Od połowy marca Ryanair obsługuje tylko 30 lotów dziennie – czytamy w komunikacie przewoźnika. Od lipca planuje wznowić loty z większości swoich 80 baz w Europie. Plan zakłada, że będzie wykonywał prawie tysiąc rejsów dziennie, czyli 90 procent tego, co przed epidemią. Celem jest przywrócenie jak największej liczby tras, a nie obsługiwanie jedynie tych o największych częstotliwościach, liczba operacji będzie więc mniejsza niż w pierwotnym rozkładzie – tłumaczy przewoźnik.

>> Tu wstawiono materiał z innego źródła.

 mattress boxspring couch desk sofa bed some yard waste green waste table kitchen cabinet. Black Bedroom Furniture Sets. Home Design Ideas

CZYTAJ TEŻ: Szef Ryanaira: Nie będziemy latać z pustymi fotelami
– Obecnie poszczególne kraje Europy pozwalają na stopniowy powrót do normalnego życia, spodziewamy się, że będzie to postępować w nadchodzących tygodniach i miesiącach – mówi prezes Ryanair DAC, Eddie Wilson, cytowany w komunikacie. – Do 1 lipca pozostaje ponad sześć tygodni. Uważamy, że jest to najbardziej optymalny termin na przywrócenie lotów, abyśmy mogli pozwolić przyjaciołom i rodzinom ponownie się spotkać, dotrzeć do pracy i pozwolić gospodarkom opartym na turystyce, takim jak na przykład Hiszpania, Portugalia, Włochy, Grecja czy Francja, odzyskać resztki tegorocznego sezonu turystycznego – dodaje.

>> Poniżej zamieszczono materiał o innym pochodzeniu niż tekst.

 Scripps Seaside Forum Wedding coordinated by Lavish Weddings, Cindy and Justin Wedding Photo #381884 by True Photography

Ryanair apeluje do pasażerów, by przestrzegali zasad bezpieczeństwa zdrowotnego, to znaczy ograniczali liczbę bagaży rejestrowanych, odprawiali się online, zapisywali karty pokładowe w smartfonie, a także poddawali się pomiarom temperatury na lotnisku i zakrywali nos i usta w terminalu i na pokładzie samolotu.